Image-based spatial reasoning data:
# # # # # # #
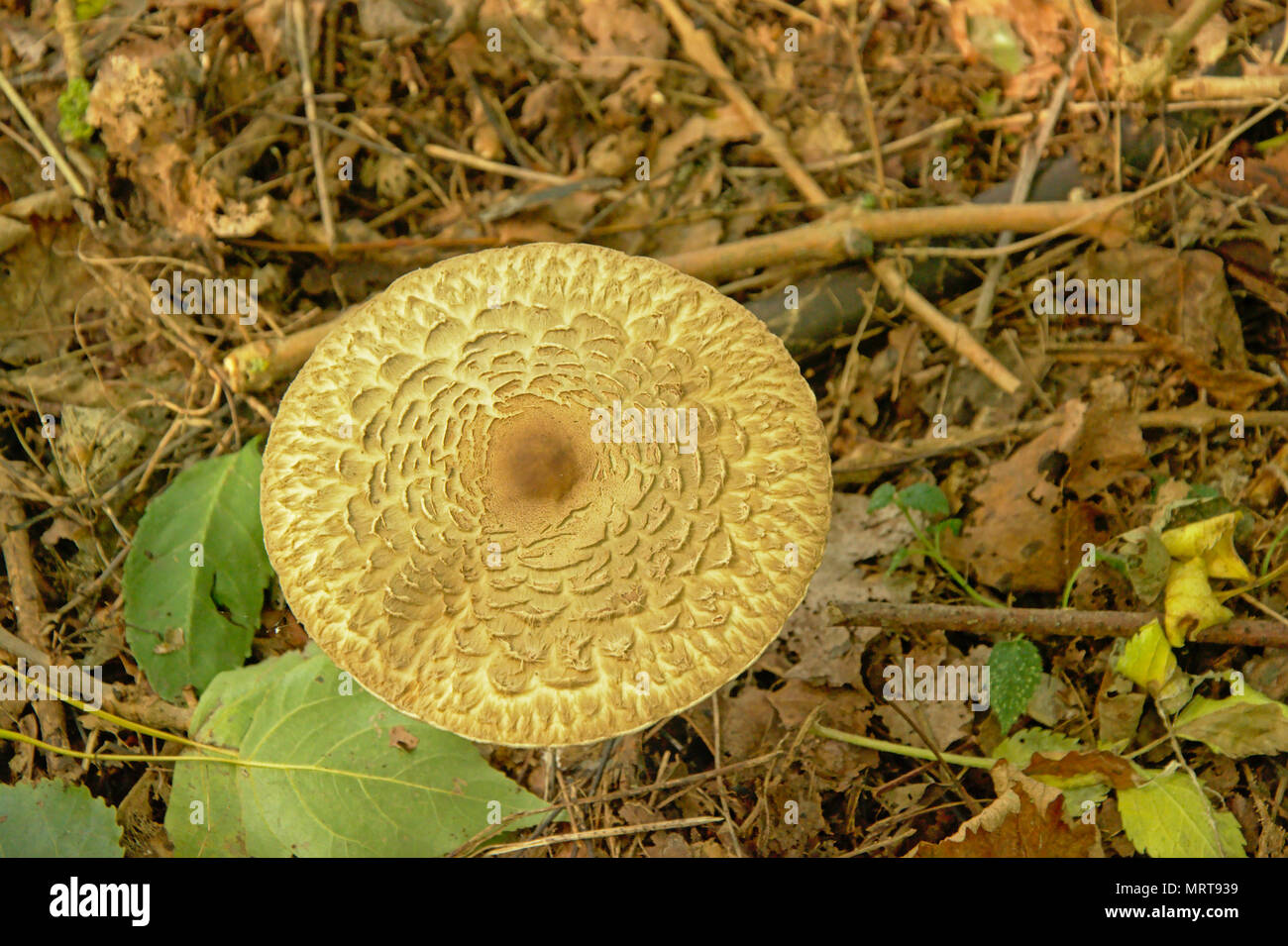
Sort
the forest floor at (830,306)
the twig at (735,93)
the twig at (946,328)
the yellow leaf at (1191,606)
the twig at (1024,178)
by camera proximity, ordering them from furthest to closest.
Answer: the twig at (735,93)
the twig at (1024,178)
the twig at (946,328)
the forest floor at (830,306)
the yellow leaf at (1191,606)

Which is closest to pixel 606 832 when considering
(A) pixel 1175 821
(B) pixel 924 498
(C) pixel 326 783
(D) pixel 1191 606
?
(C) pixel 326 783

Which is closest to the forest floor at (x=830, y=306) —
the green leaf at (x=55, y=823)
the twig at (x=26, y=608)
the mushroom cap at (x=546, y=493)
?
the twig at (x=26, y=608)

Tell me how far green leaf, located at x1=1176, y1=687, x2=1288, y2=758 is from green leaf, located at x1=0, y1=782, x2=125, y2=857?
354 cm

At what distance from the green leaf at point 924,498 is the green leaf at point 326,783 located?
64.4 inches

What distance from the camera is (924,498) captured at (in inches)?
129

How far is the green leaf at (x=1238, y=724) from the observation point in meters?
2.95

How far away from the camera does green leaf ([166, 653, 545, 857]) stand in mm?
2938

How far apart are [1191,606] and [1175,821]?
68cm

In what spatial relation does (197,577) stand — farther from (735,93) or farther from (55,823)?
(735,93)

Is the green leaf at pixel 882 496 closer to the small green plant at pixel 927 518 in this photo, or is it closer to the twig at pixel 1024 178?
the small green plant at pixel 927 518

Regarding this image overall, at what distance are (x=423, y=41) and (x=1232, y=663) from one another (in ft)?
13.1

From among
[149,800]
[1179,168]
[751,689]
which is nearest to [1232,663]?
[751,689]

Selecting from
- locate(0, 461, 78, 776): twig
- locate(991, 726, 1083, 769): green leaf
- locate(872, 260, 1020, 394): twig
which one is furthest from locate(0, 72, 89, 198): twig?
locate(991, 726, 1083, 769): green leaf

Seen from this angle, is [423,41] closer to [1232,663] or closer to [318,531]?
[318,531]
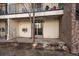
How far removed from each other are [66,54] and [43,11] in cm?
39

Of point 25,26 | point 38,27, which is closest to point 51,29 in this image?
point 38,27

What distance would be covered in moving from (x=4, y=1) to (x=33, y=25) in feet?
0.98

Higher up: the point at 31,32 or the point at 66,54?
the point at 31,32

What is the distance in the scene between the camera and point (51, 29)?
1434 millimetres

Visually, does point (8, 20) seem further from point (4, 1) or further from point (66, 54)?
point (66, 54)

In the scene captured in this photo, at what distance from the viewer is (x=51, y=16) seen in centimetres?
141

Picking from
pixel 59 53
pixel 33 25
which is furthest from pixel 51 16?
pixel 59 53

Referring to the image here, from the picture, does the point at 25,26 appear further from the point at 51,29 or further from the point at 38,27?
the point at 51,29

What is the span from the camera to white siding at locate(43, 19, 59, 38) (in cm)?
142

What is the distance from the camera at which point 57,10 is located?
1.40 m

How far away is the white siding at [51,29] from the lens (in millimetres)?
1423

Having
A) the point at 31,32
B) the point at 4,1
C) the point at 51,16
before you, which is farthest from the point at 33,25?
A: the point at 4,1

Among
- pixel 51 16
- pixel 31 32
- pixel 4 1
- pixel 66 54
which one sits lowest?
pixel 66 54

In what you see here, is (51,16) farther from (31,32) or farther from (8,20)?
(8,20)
# # # # # # #
### WRITTEN PROBLEM
Copy every row above word for word, including the answers. Omit the pictures.

### EXERCISE OUTPUT
Sort
the forest floor at (830,306)
the twig at (735,93)
the twig at (946,328)
the yellow leaf at (1191,606)
the twig at (1024,178)
by camera proximity, ordering them from furthest to closest.
Answer: the twig at (735,93)
the twig at (1024,178)
the twig at (946,328)
the forest floor at (830,306)
the yellow leaf at (1191,606)

Which is closest to pixel 606 832 when considering
(A) pixel 1175 821
(B) pixel 924 498
(C) pixel 326 783
(D) pixel 1191 606
?
(C) pixel 326 783

Which is closest to the forest floor at (x=830, y=306) —
the green leaf at (x=55, y=823)
the twig at (x=26, y=608)
the mushroom cap at (x=546, y=493)
?
the twig at (x=26, y=608)

Tell me how far green leaf, located at x1=1176, y1=687, x2=1288, y2=758 is from green leaf, located at x1=0, y1=782, x2=125, y2=857?
354 cm

At what distance from the green leaf at point 924,498 is the green leaf at point 326,783 located?
64.4 inches

What distance from the camera is (924,498) captured at (in inches)?
129

How far is the green leaf at (x=1238, y=724) from the observation point in meters?
2.95

How far away from the camera does green leaf ([166, 653, 545, 857]) stand in mm?
2938

How far apart are [1191,606] and [1175,821]?
68cm

In what spatial relation does (197,577) stand — farther from (735,93) or farther from (55,823)?
(735,93)

Is the green leaf at pixel 882 496 closer to the small green plant at pixel 927 518 in this photo, or is it closer to the twig at pixel 1024 178?
the small green plant at pixel 927 518

Regarding this image overall, at what distance are (x=423, y=41) and (x=1232, y=663) from one another (in ft)?
13.1

From among
[149,800]
[1179,168]
[751,689]
which is nearest to [1232,663]?
[751,689]

Selecting from
- locate(0, 461, 78, 776): twig
- locate(991, 726, 1083, 769): green leaf
- locate(872, 260, 1020, 394): twig
which one is furthest from locate(0, 72, 89, 198): twig?
locate(991, 726, 1083, 769): green leaf

Seen from this angle, is [423,41] closer to [1232,663] or closer to [318,531]?
[318,531]
How far removed from each other are [66,54] and [43,11] in cm?
39

Of point 25,26 | point 38,27, which is closest to point 51,29 in this image?
point 38,27

What distance would be covered in moving from (x=4, y=1) to (x=33, y=25) in feet?
0.98

Higher up: the point at 31,32 or the point at 66,54?
the point at 31,32

What is the distance in the scene between the camera and point (51, 29)?
1434 millimetres

Visually, does point (8, 20) seem further from point (4, 1) or further from point (66, 54)?
point (66, 54)

In the scene captured in this photo, at what distance from the viewer is (x=51, y=16) seen in centimetres?
141

Picking from
pixel 59 53
pixel 33 25
which is furthest from pixel 51 16?
pixel 59 53

Referring to the image here, from the picture, does the point at 25,26 appear further from the point at 51,29 or further from the point at 38,27?
the point at 51,29

What is the span from the camera to white siding at locate(43, 19, 59, 38) (in cm)?
142

What is the distance from the camera at which point 57,10 is located?
1.40 m

How far away is the white siding at [51,29] from the lens (in millimetres)?
1423

Having
A) the point at 31,32
B) the point at 4,1
C) the point at 51,16
before you, which is farthest from the point at 33,25?
A: the point at 4,1

Among
- pixel 51 16
- pixel 31 32
- pixel 4 1
- pixel 66 54
which one sits lowest?
pixel 66 54

In what you see here, is (51,16) farther from (31,32) or farther from (8,20)?
(8,20)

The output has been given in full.